▶ GIVEN TEXT:
================================

Who Needs Qu Yuan?

The Double Fifth or Duan Wu festival, which falls on this very day, is celebrated as a commemoration of the poet Qu Yuan who was said to have drowned himself after his hopes for the Chu nation were dashed by ineffective rulers. The custom of eating rice dumplings and dragon boat racing is associated with efforts by villagers to retrieve his body. His suicide is conventionally celebrated as a self-sacrificial act stemming from patriotism, instead of cowardice triggered by thwarted political ambitions. While this version of events is taught as an unquestionable fact in schools, further research suggests a more nuanced version of the truth.

Was there really a person named Qu Yuan? An extensive biography of Qu Yuan is to be sought in Sima Qian’s Records of the Grand Historian, though his existence is cast into doubt by several modern scholars such as Hu Shi. Even Qu Yuan’s exact role in court is highly disputed. While mainstream, politically-correct biographies of Qu Yuan portray him as a prominent and highly respected nobleman, by some accounts he is no more than a court jester or liberated slave. [1] Whoever the real Qu Yuan was and whether he existed is a matter of dispute. Even so, he strikes an impressive figure in the imaginings of later writers, first as a sympathetic figure and disgraced scholar, now as a patriotic revolutionary whose love for equality extended to the common people.

================================

Rows from a dataset:
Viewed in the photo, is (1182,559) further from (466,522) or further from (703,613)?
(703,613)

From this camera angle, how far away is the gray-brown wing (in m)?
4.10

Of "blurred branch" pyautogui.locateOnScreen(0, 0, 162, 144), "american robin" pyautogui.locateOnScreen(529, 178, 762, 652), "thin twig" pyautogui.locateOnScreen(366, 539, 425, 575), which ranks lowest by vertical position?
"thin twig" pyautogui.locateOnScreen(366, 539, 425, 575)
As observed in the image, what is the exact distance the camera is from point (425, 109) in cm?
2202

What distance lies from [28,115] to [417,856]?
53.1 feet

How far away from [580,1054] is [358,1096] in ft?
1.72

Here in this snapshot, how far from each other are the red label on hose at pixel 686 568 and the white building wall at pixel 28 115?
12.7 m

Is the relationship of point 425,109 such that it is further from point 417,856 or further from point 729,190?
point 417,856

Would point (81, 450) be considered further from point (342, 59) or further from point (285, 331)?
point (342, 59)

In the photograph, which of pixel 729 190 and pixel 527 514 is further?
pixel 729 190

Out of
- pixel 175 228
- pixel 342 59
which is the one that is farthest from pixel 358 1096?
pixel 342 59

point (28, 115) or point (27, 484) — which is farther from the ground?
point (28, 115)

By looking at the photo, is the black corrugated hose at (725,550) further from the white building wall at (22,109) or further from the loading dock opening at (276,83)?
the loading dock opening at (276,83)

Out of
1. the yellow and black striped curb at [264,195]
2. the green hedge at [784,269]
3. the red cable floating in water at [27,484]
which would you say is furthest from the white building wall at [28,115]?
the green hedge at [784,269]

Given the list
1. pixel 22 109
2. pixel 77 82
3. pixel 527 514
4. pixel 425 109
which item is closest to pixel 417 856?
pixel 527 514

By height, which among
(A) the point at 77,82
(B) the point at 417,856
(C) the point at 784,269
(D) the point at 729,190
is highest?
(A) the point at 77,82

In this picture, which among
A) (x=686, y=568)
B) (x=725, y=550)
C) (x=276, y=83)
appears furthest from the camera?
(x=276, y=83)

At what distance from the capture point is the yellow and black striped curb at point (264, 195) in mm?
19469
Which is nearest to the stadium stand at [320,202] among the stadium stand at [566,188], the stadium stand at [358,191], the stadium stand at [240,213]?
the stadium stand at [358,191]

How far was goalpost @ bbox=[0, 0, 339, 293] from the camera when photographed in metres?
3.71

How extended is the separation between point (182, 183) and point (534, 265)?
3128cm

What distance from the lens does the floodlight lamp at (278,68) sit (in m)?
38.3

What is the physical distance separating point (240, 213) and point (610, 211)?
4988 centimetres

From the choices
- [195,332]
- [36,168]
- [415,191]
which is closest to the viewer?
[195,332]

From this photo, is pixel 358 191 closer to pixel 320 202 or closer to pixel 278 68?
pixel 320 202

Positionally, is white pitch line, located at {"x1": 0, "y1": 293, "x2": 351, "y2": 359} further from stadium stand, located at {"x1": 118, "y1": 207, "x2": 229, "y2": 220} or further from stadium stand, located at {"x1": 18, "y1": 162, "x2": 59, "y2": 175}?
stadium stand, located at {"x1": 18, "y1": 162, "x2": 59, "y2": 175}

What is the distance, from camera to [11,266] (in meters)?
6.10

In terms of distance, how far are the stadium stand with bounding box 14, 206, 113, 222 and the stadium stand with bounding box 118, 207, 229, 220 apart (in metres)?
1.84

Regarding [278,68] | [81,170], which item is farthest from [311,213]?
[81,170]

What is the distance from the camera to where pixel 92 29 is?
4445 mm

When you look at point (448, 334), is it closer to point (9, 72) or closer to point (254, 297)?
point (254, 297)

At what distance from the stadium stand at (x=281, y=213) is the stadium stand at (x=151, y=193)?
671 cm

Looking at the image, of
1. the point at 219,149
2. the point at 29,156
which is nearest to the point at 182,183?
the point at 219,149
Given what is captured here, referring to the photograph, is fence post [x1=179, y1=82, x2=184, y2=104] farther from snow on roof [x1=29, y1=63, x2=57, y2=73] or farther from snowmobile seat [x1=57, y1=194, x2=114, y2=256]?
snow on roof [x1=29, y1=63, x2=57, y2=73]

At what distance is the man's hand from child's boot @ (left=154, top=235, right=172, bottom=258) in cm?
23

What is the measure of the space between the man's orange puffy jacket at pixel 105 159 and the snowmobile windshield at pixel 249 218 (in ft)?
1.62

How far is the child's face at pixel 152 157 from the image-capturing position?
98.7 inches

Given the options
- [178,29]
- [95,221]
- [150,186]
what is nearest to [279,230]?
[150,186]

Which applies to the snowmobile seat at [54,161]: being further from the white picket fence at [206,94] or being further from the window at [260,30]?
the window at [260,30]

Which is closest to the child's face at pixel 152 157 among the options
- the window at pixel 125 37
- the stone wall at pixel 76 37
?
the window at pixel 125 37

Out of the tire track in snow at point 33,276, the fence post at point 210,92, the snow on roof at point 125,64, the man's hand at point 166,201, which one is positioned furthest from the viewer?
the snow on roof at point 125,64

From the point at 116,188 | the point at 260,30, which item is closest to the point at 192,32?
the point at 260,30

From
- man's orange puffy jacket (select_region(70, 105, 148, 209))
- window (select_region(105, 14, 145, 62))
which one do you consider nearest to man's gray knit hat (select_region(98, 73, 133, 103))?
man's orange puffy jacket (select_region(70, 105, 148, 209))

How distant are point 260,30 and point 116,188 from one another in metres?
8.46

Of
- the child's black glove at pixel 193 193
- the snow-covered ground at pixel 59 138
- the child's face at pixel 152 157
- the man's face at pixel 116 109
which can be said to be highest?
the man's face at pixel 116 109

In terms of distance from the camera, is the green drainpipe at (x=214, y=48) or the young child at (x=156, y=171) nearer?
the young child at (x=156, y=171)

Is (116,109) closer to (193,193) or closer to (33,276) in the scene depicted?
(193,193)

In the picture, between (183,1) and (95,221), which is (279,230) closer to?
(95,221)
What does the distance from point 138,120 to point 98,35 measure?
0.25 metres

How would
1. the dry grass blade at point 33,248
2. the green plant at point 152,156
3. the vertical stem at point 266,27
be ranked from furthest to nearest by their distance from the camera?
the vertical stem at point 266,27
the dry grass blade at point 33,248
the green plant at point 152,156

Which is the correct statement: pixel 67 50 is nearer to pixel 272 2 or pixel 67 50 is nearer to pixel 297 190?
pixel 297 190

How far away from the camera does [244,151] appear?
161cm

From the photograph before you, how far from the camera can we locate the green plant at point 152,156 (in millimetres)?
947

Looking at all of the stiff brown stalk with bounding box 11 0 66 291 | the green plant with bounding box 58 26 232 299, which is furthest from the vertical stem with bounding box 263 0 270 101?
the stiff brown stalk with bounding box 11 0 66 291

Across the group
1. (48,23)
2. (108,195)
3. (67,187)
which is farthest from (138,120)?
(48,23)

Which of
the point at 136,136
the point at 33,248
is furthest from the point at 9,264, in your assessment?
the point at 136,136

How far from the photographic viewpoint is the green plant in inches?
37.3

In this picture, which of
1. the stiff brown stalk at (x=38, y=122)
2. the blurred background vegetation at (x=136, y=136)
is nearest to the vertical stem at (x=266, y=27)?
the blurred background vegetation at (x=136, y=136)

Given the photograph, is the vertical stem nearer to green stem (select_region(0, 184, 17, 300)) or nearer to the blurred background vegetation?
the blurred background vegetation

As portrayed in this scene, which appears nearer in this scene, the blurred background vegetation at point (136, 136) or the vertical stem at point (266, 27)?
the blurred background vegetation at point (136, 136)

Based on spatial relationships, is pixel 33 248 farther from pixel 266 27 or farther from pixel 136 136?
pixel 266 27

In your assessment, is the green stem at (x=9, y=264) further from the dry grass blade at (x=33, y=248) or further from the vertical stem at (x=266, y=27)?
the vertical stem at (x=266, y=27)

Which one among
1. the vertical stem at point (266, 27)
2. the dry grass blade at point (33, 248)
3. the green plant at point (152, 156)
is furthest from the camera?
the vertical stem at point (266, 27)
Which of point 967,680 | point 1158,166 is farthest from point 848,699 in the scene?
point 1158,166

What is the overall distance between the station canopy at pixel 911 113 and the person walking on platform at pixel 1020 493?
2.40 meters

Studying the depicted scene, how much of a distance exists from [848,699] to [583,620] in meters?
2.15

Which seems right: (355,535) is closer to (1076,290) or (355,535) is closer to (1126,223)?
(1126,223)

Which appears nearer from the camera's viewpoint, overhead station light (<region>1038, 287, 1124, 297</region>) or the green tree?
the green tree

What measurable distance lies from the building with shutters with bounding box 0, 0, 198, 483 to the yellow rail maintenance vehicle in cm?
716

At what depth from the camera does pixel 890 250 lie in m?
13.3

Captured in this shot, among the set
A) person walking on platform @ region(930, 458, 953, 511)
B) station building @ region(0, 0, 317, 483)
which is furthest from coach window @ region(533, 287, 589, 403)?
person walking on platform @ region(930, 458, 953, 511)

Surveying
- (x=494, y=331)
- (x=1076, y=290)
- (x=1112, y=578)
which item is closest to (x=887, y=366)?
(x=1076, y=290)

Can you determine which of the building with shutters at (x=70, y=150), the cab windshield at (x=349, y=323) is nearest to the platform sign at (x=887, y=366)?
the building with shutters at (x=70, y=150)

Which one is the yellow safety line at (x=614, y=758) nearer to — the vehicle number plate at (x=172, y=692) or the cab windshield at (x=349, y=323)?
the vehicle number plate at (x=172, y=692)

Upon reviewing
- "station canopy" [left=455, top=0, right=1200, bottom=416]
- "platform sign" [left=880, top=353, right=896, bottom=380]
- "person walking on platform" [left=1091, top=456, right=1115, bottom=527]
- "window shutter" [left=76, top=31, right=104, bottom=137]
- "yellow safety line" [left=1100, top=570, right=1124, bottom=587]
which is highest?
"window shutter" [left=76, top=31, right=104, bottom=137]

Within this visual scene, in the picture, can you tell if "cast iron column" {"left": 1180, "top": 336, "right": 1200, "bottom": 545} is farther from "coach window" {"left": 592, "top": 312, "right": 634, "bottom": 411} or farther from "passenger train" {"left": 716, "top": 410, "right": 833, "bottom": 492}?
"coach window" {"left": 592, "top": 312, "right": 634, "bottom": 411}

================================

▶ SET PROBLEM 1: Reproduce the part of the Qu Yuan essay starting at "Was there really" and ending at "the common people.".
▶ SET PROBLEM 2: In the Qu Yuan essay, which modern scholar is named as casting doubt on Qu Yuan's existence?
▶ SET PROBLEM 3: Please write what comes next in the Qu Yuan essay, continuing from its final sentence.

▶ EXERCISE RESPONSE 1:
Was there really a person named Qu Yuan? An extensive biography of Qu Yuan is to be sought in Sima Qian’s Records of the Grand Historian, though his existence is cast into doubt by several modern scholars such as Hu Shi. Even Qu Yuan’s exact role in court is highly disputed. While mainstream, politically-correct biographies of Qu Yuan portray him as a prominent and highly respected nobleman, by some accounts he is no more than a court jester or liberated slave. [1] Whoever the real Qu Yuan was and whether he existed is a matter of dispute. Even so, he strikes an impressive figure in the imaginings of later writers, first as a sympathetic figure and disgraced scholar, now as a patriotic revolutionary whose love for equality extended to the common people.

▶ EXERCISE RESPONSE 2: Hu Shi

▶ EXERCISE RESPONSE 3:
The story of Qu Yuan is told as such. Once a trusted advisor and favourite at court, Qu Yuan was banished from court after falling victim to baseless slander and political intrigue. Things went steeply downhill after his exile; first, the king of Chu became a political prisoner of Qin and died in captivity. He was succeeded by his son, who also refused to pay heed to Qu Yuan’s advice. In despair, Qu Yuan plunged to his death.

A Political Allegory
We owe much of our knowledge of Qu Yuan to Sima Qian. Sima Qian experienced his own share of tribulations as a court official to the Emperor Wu of Han. His father was the court historian, a position which Sima Qian was to take up later in life. As a young man, Sima Qian travelled extensively, his travels encompassing historical landmarks including the Miluo River where Qu Yuan had committed suicide. He returned to take up a succession of positions at court. One of his most important projects is the compilation of the histories, a massive project his father earnestly bade him take up. This project would later be known to the world as the Records of the Grand Historian, in which our earliest written record of Qu Yuan is to be found.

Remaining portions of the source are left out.